▸ **TASKS TO CARRY OUT**
1 > In the forum post about slow Deadline logging, how many messages per second can the poster get out?
2 > Carry on writing the forum post about slow Deadline logging, picking up right after its final sentence.

▸ **EXTRACT TO READ**
I have a plugin that I’m trying to debug while rendering on a network. I use MXS calls to DeadlineUtil.LogMessage to get slaves to log messages while this happens.
It seems that individual calls to that function are very slow. I can only get about 2 messages out per second. Since I’m printing lots of debug info (hundreds of unique prints), the tasks have started to fail simply because the 5 minute startup timeout I’ve given them has passed while printing my messages. Obviously one solution is to increase the startup timeout value, but is there another way to log messages to deadline in a non-blocking manner? I’m assuming LogMessage is slow because each call connects to the repository, sends the message, and then waits for a response (that’s my guess, anyways). Is there a way to just toss messages into the void and hope for the best, rather than waiting for a full handshake each time?

▸ **PROVIDED MATERIAL**

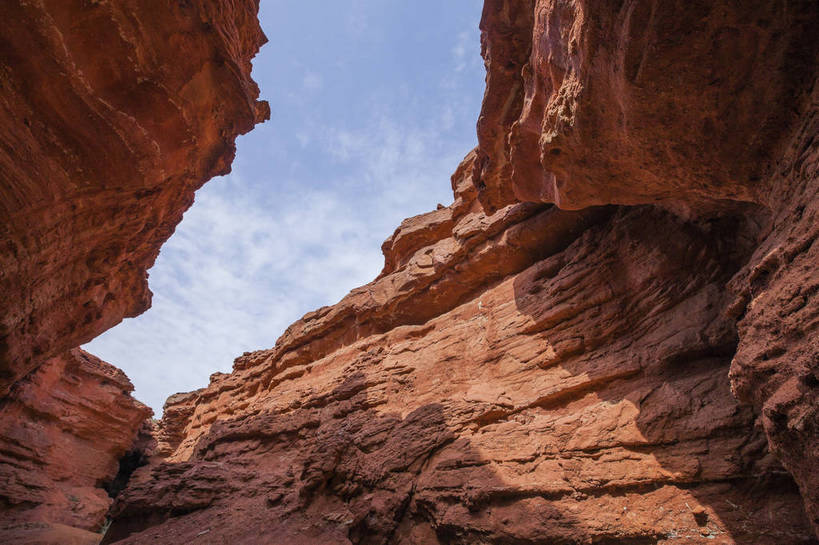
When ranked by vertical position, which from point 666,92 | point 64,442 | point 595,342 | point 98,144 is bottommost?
point 64,442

▸ **THE REPLIES**
1 > About 2 messages per second.

2 >
Edit: on further comparisons of log timestamps on various rendered jobs, it seems the speed of the function is pretty variable…sometimes 10+ messages are successfully logged within a second, sometimes it takes a full second for two messages in a row. Assuming my handshake theory is correct, maybe this is due to network traffic or some other factor? Or maybe the call to GetCOREInterface()->Log() is the culprit?
I went digging around and while “LogMessage” is defined in a number of places, the one you are calling is definitely within Lightning.
In digging into the C++ there, we’re piping the text back to the Python half of the plugin in “[repo]/plugins/3dsmax.py” and it seems to be grabbed by “PollUntilComplete()” function in that file. What’s being sent through the pipe is “FUNCTION: STDOUT: [your message here]” and is being handled by this code:
match = self.FunctionRegex.Match( request )
if( match.Success ):
# Call the lightning function handler method to see if we should reply or if the render is finished.
reply = ""
try:
reply = self.LightingFunctionHandler( match.Groups[ 1 ].Value )
if( reply != "" ):
self.MaxSocket.Send( reply )
except Exception as e:
self.Plugin.FailRender( e.Message )
continue
I’ll likely have to hand this off to the dev team… Because the actual output your sending is captured by the “self.StdoutRegex” regular expression, I don’t think you can batch your messages with newlines or anything clever there.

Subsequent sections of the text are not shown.